Artists were scrupulously following what their competitors were doing; they fished around for ideas and, from each other, they borrowed ideas for their compositions. Titian wasn’t an exclusion. He also borrowed, and other artists borrowed from him as well. This natural circulation of ideas led to new interpretations of reputed formulas.
Let’s look at Titian’s painting, in which the influence of other masters is clearly traced.
In the young Titian’s fresco, The Miracle of the Jealous Husband, the figure of the woman correlates with Michelangelo’s Eve on the Sistine Ceilings. This is not the only example of Titian borrowing from Michelangelo.
Entombment of Christ was inspired by Raphael, who, in turn, based the image of Christ on the figure in Michelangelo’s masterpiece.
Worship of Venus by Titian was directly influenced by the preliminary drawings by Fra Bartolomeo.
He also borrowed from relatively MINOR artists. For example from Giulio Romano, he borrowed ideas for the composition of his Flaying of Marsyas.

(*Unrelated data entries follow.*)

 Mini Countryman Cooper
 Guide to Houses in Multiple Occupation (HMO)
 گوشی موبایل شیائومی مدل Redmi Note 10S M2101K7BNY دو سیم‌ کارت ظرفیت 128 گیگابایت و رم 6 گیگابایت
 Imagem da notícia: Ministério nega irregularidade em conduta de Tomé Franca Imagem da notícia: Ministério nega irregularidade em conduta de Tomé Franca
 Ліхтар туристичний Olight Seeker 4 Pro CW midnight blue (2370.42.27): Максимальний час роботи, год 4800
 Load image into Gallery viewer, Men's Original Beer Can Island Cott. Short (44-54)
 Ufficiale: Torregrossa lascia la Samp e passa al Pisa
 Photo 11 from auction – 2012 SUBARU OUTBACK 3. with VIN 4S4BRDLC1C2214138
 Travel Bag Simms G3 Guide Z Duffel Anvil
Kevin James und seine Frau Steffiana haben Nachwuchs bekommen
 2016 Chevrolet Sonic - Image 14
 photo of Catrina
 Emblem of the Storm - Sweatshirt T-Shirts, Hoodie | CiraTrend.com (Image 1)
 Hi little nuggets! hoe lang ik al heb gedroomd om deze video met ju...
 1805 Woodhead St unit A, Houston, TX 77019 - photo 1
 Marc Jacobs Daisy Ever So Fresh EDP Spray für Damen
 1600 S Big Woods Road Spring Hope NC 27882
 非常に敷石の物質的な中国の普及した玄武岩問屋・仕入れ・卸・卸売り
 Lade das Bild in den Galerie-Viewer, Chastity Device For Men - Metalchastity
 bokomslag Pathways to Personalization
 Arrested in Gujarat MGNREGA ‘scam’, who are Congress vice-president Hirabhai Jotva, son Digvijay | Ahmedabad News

In some cases, when painting portraits, he used another artist’s portrait as the basis for his own. This was done with the Portrait of Isabella of Portugal, the wife of Charles V.
Titian was also an object for admiration, and his contemporaries and artists of future generations often borrowed from him. A twenty-three-year-old Veronese, at the beginning of his career, painted this altarpiece, that was based on Titian’s famous Pesaro Altarpiece, which was created some thirty years before.
Rubens was the greatest admirer of Titian. Already a mature and famous master, Rubens used any opportunity to learn from Titian by copying his artworks.
Thus, when he was on a diplomatic mission in Spain, he was compelled to remain in Madrid for more than seven months. He spent that time productively by copying all the paintings by Titian in the royal collection. At that time, he was already fifty-one years old and a successful painter and diplomat.
Another eminent admirer of Titian was Rembrandt, who never visited Italy and saw just few original paintings by Titian; however, he was familiar with Italian art and Titian, particularly via engravings. The composition of his celebrated Self-portrait at the age of 34, was borrowed from Titian’s Man with a Quilted Sleeve. Rembrandt happened to see this painting at an auction in Amsterdam one year earlier.
As you may have noticed, all these collective borrowings from each other wasn’t considered “copying”, but new variations were transformed into their own artwork.